Nous ne pouvons rien attendre des institutions politiques existantes. Elles sont issues de plus de cent ans d’histoire, marquée par trois terribles étapes : la barbarie de la Première Guerre mondiale, la destruction des principes dans l’économie après le 15 août 1971 et la dictature financière imposée après la chute du Mur de Berlin sous le nom de libéralisme. C’est donc dans la pensée d’opposants à ce système que nous devons trouver notre trousse de survie.
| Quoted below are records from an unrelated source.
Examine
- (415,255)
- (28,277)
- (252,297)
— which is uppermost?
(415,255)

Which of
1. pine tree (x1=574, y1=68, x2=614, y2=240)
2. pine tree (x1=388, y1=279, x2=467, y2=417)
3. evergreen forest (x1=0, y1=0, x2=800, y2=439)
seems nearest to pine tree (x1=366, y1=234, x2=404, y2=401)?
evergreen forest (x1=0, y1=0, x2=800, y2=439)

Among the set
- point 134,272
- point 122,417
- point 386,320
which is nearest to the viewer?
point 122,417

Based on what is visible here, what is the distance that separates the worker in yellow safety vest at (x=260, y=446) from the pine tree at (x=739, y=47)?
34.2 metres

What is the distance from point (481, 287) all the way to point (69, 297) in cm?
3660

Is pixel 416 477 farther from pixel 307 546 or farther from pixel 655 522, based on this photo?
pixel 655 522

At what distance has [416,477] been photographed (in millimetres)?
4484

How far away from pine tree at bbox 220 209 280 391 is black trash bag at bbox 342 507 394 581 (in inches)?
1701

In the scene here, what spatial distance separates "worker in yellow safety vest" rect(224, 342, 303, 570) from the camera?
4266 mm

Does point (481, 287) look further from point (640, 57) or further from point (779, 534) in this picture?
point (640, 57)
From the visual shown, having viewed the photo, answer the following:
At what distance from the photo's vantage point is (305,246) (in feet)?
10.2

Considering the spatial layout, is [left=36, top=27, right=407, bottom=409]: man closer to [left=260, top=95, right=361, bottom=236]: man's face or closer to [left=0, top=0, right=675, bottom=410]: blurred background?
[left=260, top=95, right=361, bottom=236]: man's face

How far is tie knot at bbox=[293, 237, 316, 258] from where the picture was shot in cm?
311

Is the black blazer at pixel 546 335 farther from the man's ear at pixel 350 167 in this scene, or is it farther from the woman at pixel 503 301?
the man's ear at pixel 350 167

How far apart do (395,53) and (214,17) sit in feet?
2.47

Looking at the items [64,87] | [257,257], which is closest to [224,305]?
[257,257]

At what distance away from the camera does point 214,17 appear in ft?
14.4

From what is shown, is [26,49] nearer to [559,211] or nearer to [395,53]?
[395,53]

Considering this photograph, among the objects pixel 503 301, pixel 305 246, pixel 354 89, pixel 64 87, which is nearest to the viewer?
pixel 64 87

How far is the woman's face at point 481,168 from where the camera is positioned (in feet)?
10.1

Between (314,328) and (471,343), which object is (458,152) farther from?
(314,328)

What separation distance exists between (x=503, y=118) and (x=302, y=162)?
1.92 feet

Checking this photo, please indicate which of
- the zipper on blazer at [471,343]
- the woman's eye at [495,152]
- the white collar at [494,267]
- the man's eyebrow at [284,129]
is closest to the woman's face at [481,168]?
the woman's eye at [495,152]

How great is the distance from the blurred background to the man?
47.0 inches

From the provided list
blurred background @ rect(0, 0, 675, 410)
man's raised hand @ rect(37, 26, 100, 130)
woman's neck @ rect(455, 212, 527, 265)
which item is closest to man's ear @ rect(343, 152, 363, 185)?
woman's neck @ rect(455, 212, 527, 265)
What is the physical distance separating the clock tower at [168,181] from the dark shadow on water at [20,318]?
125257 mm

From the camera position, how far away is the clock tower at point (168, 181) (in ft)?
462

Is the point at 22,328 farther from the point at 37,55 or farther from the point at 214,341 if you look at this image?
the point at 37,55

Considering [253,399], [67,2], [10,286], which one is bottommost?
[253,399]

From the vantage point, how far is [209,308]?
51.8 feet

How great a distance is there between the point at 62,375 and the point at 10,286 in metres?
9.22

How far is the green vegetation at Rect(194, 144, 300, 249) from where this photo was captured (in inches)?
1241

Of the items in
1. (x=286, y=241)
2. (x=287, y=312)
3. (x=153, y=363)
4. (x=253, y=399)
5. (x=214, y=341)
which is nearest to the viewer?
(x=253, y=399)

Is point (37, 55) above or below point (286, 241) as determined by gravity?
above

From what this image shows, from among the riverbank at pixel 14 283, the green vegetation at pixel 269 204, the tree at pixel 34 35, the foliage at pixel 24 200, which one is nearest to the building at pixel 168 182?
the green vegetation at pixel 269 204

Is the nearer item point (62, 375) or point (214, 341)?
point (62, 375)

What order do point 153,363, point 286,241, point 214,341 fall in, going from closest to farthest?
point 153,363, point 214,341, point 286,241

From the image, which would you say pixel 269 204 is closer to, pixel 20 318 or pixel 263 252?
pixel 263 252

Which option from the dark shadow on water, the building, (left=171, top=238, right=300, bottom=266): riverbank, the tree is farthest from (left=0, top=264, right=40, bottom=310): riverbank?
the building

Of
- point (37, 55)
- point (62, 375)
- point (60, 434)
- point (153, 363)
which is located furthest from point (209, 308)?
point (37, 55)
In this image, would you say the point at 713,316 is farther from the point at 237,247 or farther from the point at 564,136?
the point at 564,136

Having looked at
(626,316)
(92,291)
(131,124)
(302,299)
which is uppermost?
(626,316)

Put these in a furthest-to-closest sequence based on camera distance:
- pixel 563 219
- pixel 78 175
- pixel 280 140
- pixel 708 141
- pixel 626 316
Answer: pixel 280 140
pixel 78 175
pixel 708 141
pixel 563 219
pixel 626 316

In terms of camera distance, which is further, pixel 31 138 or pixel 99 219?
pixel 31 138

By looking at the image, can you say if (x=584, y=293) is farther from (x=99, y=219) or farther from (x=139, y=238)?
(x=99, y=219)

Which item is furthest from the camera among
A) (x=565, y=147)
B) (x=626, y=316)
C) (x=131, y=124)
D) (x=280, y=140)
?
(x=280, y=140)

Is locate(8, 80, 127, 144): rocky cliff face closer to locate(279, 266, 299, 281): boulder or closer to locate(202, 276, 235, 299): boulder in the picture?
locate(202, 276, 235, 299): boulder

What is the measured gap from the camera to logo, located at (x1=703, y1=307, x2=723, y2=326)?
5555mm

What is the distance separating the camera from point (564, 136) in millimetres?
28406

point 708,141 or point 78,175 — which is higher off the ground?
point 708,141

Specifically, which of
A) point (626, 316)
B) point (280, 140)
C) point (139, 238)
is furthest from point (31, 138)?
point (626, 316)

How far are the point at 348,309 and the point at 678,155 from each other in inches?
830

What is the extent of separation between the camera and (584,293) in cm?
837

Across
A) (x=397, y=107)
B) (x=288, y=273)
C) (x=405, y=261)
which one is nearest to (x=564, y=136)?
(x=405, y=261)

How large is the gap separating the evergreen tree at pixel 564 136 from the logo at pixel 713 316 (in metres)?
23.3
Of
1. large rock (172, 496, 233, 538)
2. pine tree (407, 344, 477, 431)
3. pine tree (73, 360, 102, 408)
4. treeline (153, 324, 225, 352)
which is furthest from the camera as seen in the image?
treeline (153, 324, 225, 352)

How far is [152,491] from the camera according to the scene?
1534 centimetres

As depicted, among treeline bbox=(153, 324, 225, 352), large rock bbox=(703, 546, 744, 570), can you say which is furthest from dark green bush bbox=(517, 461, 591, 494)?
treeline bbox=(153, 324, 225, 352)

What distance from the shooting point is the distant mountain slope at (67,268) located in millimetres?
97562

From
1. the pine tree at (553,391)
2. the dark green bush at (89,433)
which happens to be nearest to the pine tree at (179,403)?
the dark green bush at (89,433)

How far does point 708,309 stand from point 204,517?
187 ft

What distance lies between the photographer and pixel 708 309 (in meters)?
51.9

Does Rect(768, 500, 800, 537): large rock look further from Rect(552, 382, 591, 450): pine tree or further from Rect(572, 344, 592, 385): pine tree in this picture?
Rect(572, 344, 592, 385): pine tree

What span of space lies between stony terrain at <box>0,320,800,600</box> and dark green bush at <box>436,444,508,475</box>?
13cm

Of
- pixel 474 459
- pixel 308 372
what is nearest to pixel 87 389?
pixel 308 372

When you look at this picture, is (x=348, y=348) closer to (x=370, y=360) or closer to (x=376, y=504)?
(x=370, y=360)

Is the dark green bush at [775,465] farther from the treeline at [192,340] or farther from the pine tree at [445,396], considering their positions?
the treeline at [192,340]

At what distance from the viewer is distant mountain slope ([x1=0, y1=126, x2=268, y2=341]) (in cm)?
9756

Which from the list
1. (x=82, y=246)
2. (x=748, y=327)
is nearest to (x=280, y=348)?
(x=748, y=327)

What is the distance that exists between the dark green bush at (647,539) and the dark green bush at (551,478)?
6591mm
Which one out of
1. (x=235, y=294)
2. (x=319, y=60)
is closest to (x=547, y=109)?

Si nous voulons que l’hôpital continue à fonctionner, si nous voulons que les scientifiques et ingénieurs du monde continuent à coopérer et que les produits alimentaires de base soient produits, nous devons créer l’environnement politique où cela devienne possible. En inspirant la manière de penser du peuple et en le mobilisant pour qu’il impose à ses dirigeants un nouvel ordre mondial plus juste. Seuls, ensemble, les dirigeants de la Russie, des Etats-Unis et de la Chine peuvent avoir un poids suffisant pour le faire. Et la France ? Eh bien, comme l’avaient compris un Jaurès et un De Gaulle, chacun à leur manière, elle a pour mission d’être inspiratrice, médiatrice et catalyseur, sans quoi elle ne sera plus souveraine.

Aujourd’hui, nous avons honte de l’Europe. Ce qui est fait à la frontière de la Grèce, après ce qui a été fait et continue à l’être en mer, est une honte. Nous avons aussi honte de notre pays, qui vend son industrie à la découpe et prétend hypocritement organiser une réforme sociale des retraites dont les grands perdants seront les chômeurs, surtout ceux qui ne sont pas indemnisés, et les femmes, en particulier la profession très féminisée des aides-soignants.

Il faut donc refonder, mais d’où repartir ? C’est la question fondamentale et le danger. Les écologistes dévoyés propagent l’idée d’un être humain prédateur et pollueur. Ils entretiennent ainsi un pessimisme malthusien qui ne peut mener qu’au désastre. L’oligarchie financière des Bloomberg et des Carney, avec ses complices, conscients ou non, du Green New Deal, leur fait l’aumône pour pouvoir occuper le domaine de l’économie soutenable et conserver son pouvoir au sein d’une espèce humaine rendue propice à l’asservissement.

 une écologie scientifique et humaine

La voie du salut commun est d’abord d’identifier ce dévoiement pour pouvoir faire réellement face au carnage physique, moral et idéologique du capital financier. Notre mouvement politique, avec Lyndon LaRouche, a identifié dès les années 1970, le projet d’une écologie scientifique et humaine pour inspirer un futur. Le développement durable ne peut être assuré qu’en accroissant constamment le potentiel de densité démographique relative, un monde de jeunes et toujours rajeuni. Mais il n’y a pas d’issue qui ramène au passé : ce développement exige un accroissement de la productivité du travail humain et le progrès technologique.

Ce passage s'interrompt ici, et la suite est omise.